A lo lejos, el corredor se abría en una sala inmensa, como una catedral subterránea. Columnas ciclópeas sostenían un techo decorado con estrellas talladas. En el centro, descansaba un sarcófago de piedra negra que parecía absorber la luz de la linterna. A su alrededor, seis figuras colosales yacían esculpidas en posición de guardia: gigantes con armaduras de una aleación desconocida, cada uno sosteniendo lo que parecían armas de energía petrificadas. El arqueólogo se estremeció. No eran simples estatuas. La perfección de sus rasgos, la tensión de sus músculos, daban la impresión de que en cualquier momento despertarían.

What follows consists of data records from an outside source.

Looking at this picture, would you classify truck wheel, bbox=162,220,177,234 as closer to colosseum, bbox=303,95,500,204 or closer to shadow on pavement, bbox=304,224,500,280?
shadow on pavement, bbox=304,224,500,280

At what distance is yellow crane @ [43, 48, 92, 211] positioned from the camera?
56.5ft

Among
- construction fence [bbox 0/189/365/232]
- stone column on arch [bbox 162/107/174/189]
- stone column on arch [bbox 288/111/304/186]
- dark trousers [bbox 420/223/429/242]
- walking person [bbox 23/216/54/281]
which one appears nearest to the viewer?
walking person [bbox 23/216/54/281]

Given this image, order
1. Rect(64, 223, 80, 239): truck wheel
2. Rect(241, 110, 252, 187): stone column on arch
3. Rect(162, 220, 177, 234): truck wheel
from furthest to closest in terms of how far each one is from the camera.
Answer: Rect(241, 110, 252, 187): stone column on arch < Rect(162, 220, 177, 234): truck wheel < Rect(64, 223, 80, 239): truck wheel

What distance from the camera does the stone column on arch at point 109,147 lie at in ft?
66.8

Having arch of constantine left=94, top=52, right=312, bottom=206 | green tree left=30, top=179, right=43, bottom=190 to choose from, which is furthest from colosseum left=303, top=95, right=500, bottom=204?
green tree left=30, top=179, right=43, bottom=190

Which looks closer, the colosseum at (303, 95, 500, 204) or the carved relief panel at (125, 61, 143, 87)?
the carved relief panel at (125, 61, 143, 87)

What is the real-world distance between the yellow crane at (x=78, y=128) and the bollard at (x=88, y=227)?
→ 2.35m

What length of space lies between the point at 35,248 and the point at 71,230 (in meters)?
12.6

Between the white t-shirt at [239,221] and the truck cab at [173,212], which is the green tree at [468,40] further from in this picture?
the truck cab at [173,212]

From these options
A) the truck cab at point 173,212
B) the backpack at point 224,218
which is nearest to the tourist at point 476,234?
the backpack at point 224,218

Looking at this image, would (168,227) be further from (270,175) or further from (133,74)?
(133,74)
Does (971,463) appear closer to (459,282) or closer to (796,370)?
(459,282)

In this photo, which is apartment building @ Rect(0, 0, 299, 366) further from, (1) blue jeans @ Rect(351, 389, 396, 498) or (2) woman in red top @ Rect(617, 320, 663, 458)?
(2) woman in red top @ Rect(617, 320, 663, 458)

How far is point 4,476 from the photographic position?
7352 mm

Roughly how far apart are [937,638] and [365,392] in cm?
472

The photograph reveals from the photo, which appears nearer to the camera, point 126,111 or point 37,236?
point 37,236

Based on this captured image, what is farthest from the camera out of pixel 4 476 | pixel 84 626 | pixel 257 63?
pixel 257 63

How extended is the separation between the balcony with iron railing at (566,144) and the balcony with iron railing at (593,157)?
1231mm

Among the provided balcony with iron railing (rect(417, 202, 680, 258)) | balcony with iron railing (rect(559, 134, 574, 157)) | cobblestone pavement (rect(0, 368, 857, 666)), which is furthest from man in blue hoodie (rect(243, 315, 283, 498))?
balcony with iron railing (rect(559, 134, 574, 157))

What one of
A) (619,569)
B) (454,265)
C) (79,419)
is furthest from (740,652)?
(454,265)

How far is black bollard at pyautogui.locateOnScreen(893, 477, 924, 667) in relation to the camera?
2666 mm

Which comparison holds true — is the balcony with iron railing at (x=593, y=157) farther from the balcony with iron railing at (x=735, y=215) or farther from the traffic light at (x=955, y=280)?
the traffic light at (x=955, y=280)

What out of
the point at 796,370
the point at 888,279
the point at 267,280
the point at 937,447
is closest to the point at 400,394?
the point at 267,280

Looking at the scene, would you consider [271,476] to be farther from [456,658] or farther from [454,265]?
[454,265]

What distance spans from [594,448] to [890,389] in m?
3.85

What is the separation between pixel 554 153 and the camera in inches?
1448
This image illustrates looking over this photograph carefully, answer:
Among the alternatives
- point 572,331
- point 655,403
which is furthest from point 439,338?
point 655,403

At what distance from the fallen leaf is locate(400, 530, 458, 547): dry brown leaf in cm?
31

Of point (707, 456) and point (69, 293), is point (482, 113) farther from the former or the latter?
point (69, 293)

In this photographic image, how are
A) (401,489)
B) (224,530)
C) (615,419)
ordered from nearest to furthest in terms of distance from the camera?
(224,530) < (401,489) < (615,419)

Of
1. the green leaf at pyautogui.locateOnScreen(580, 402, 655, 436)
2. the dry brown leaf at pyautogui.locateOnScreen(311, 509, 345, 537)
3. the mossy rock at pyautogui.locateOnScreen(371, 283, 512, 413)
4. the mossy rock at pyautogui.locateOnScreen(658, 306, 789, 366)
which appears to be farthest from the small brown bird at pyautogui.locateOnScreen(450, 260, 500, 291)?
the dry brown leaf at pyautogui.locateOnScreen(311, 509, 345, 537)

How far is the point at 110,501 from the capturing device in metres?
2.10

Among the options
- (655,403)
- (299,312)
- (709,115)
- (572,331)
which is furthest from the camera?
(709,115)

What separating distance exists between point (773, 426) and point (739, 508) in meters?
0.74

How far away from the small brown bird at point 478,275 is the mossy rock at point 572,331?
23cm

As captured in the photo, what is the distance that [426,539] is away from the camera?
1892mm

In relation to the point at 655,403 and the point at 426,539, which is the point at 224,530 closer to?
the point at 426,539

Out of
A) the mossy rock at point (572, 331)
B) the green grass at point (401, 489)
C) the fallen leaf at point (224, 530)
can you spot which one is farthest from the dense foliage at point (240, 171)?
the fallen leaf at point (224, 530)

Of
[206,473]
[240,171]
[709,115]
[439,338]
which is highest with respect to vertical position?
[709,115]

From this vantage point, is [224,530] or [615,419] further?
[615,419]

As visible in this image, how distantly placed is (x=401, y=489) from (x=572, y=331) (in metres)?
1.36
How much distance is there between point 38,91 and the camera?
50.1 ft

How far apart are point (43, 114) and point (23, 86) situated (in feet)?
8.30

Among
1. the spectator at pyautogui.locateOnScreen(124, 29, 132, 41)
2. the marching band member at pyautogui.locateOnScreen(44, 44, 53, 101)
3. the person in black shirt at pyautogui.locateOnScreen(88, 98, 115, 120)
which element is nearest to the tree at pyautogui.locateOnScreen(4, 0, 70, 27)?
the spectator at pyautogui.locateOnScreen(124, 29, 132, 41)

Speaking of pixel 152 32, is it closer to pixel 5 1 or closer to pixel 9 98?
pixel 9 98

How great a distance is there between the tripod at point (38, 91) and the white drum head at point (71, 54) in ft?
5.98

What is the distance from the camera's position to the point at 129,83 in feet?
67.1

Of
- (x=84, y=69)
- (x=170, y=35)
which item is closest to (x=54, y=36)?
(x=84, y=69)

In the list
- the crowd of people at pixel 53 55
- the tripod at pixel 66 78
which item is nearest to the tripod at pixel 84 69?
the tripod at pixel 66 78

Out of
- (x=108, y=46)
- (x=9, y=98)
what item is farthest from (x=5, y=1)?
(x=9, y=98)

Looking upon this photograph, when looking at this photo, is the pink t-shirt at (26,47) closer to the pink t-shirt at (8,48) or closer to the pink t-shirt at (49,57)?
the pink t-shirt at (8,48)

Mientras observaba, una visión lo arrastró de nuevo hacia el pasado. Vio las arenas del desierto y las pirámides recién culminadas. Los gigantes, junto con los egipcios, celebraban la culminación de la obra más grande jamás levantada en la Tierra. Sin embargo, la alegría duró poco. Naves en forma de discos descendieron desde los cielos, disparando haces de fuego azul. El caos estalló: los titanes luchaban contra los dioses que alguna vez habían servido, mientras los hombres huían aterrados. Los Anunnaki no toleraban rivales. Para ellos, los gigantes eran una amenaza, y su destrucción fue ordenada sin piedad.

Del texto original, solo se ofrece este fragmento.